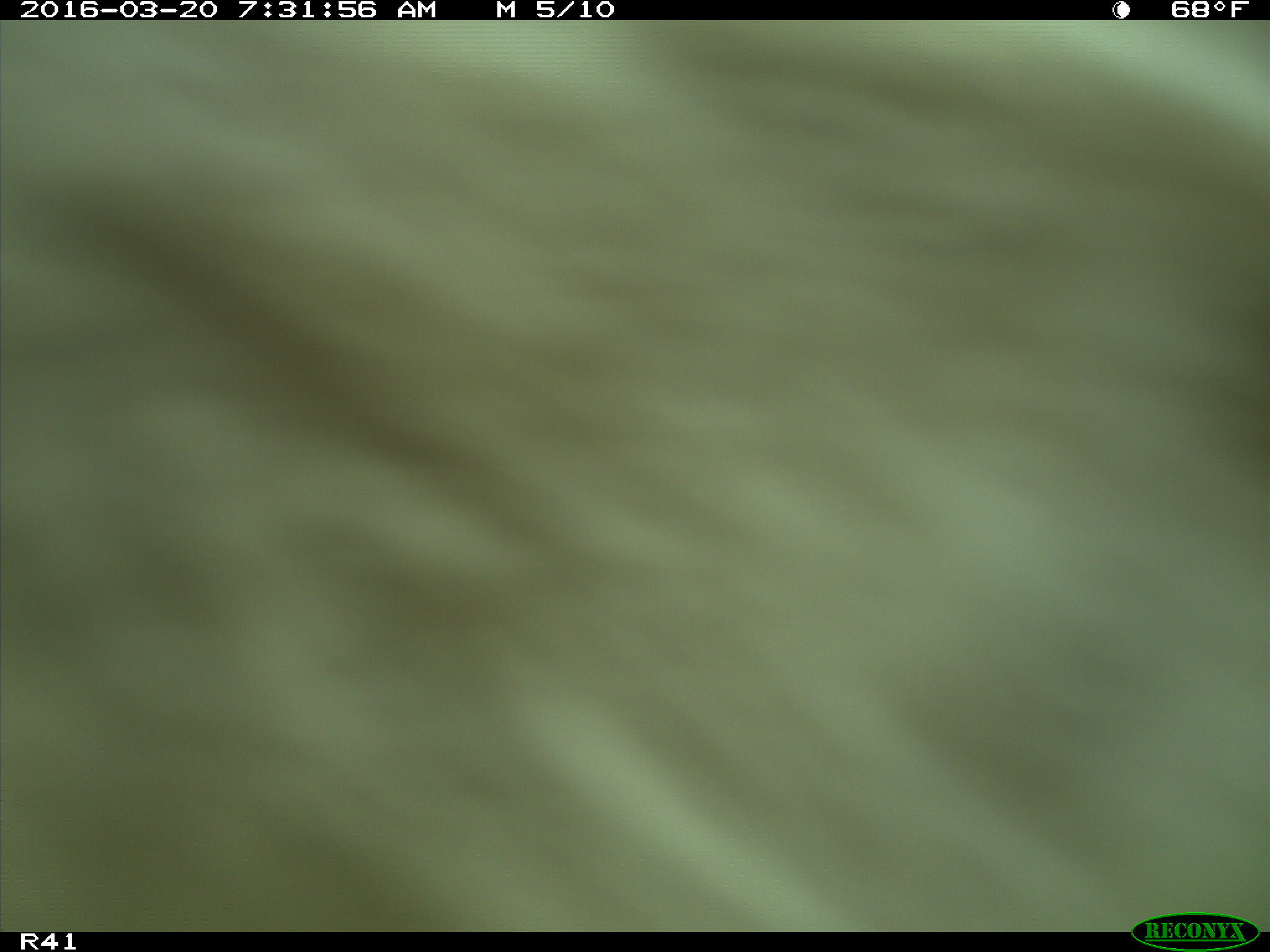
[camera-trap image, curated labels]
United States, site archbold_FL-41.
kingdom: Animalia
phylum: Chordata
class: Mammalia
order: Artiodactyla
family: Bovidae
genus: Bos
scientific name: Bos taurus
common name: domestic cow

===============

• Task to carry out:
What do the lines from the one with "class: Mammalia" through the last line of the entries say? Print them word for word, both ends included, and nothing else.

• Solution to the problem:
class: Mammalia
order: Artiodactyla
family: Bovidae
genus: Bos
scientific name: Bos taurus
common name: domestic cow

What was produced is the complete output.